Should a plaintiff meet his burden to first establish a violation of a constitutional right, he or she is then required to demonstrate that the right alleged to have been violated was clearly established at the time of the defendant's allegedly unlawful conduct. See Holland ex rel. Overdorff v. Harrington, 268 F.3d at 1186; Gross v. Pirtle, 245 F.3d at 1156; Albright v. Rodriguez, 51 F.3d 1531, 1534 (10th Cir. 1995). Should the plaintiff fail to satisfy either part of this two-part inquiry, the court must grant the defendant qualified immunity. See Holland ex rel. Overdorff v. Harrington, 268 F.3d at 1186; Gross v. Pirtle, 245 F.3d at 1156; Albright v.
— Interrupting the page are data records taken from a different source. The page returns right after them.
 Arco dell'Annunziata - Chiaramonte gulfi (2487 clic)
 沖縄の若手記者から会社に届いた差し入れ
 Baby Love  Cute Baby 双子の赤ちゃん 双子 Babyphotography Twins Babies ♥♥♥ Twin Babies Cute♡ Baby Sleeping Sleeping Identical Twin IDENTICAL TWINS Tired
Rodriguez, 51 F.3d at 1535. "In short, although we will review the evidence in the light most favorable to the nonmoving party . . . the record must clearly demonstrate the plaintiff has satisfied his heavy two-part burden; otherwise, the defendants are entitled to qualified immunity." Holland ex rel. Overdorff v. Harrington, 268 F.3d at 1186 (citing Medina v. Cram, 252 F.3d 1124, 1128 (10th Cir. 2001)).
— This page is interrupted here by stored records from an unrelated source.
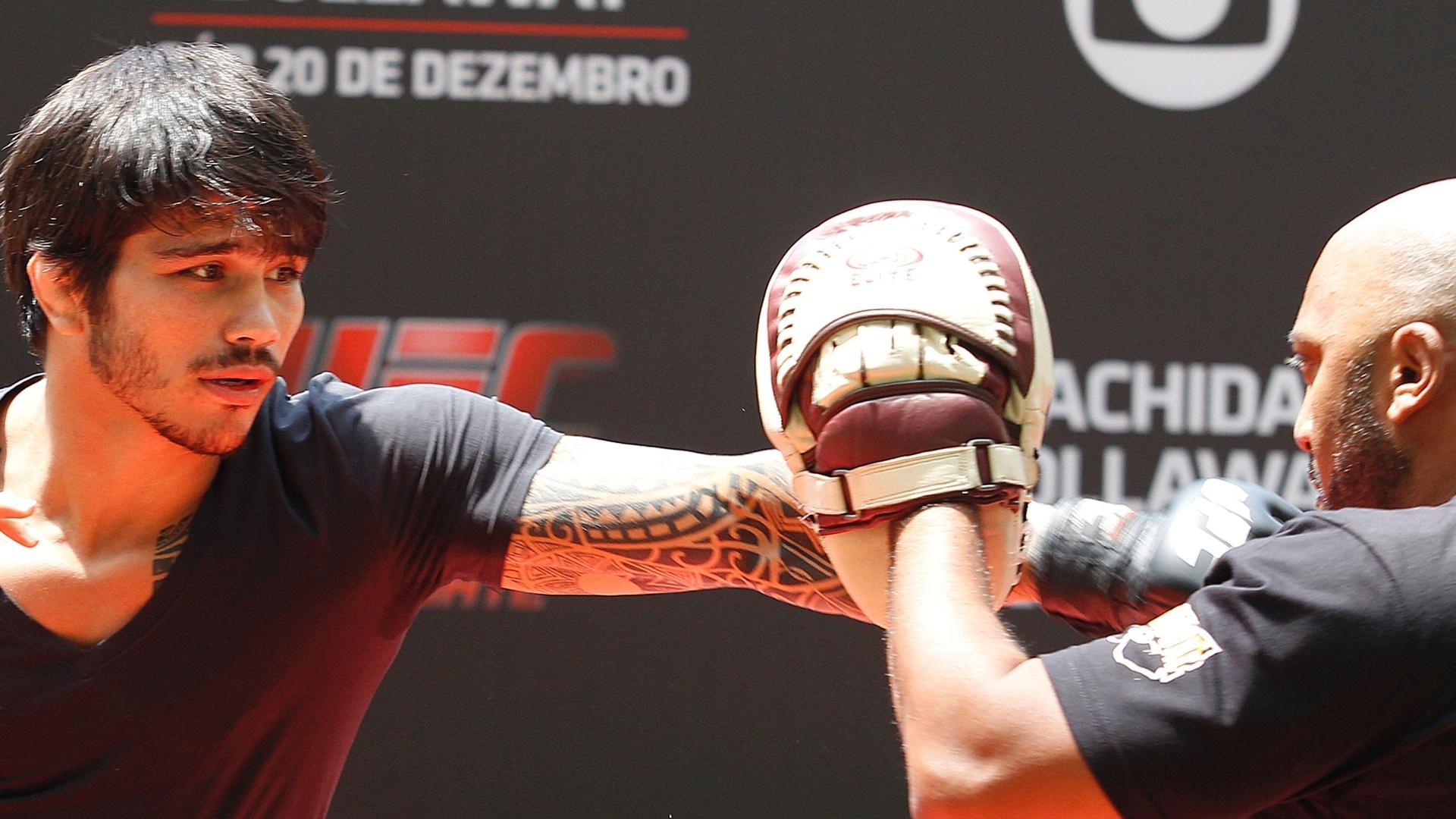 Erik Silva realiza treino aberto para o UFC Barueri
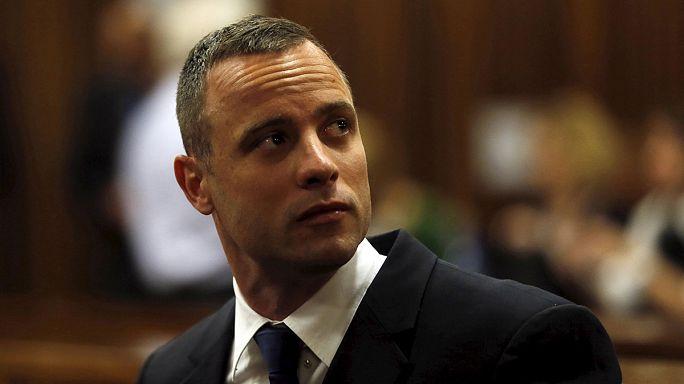 Pistorius elhagyhatta a börtönt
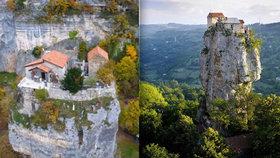 Nejklidnější místo na zemi: Mnich žije na vrcholku 40metrové skály! Nahoru leze po obřím žebříku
2. Clearly Established Law.

Qualified immunity shields federal officials from liability "insofar as their conduct does not violate clearly established statutory or constitutional rights of which a reasonable person would have known." Harlow v. Fitzgerald, 457 U.S. at 818. A clearly established right is generally defined as a right so thoroughly developed and consistently recognized under the law of the jurisdiction as to be "indisputable" and "unquestioned."Zweibon v. Mitchell, 720 F.2d 162, 172-173 (D.C. Cir. 1983),cert. denied, 469 U.S. 880 (1984). "Ordinarily, in order for the law to be clearly established, there must be a Supreme Court or Tenth Circuit decision on point, or the clearly established weight of authority from other courts must have found the law to be as the plaintiff maintains." Strepka v. Miller, Nos. 00-1294, 00-1389, 2001 WL 1475058 at * 5 (10th Cir. November 21, 2001) (citing Currier v. Doran, 242 F.3d at 923). "In determining whether the right was `clearly established,' the court assesses the objective legal reasonableness of the action at the time of the alleged violation and asks whether the `the contours of the right [were] sufficiently clear that a reasonable official would understand that what he is doing violates that right.'" Holland ex rel. Overdorff v. Harrington, 268 F.3d at 1186 (quoting Anderson v. Creighton, 483 U.S. 635, 640 (1987)).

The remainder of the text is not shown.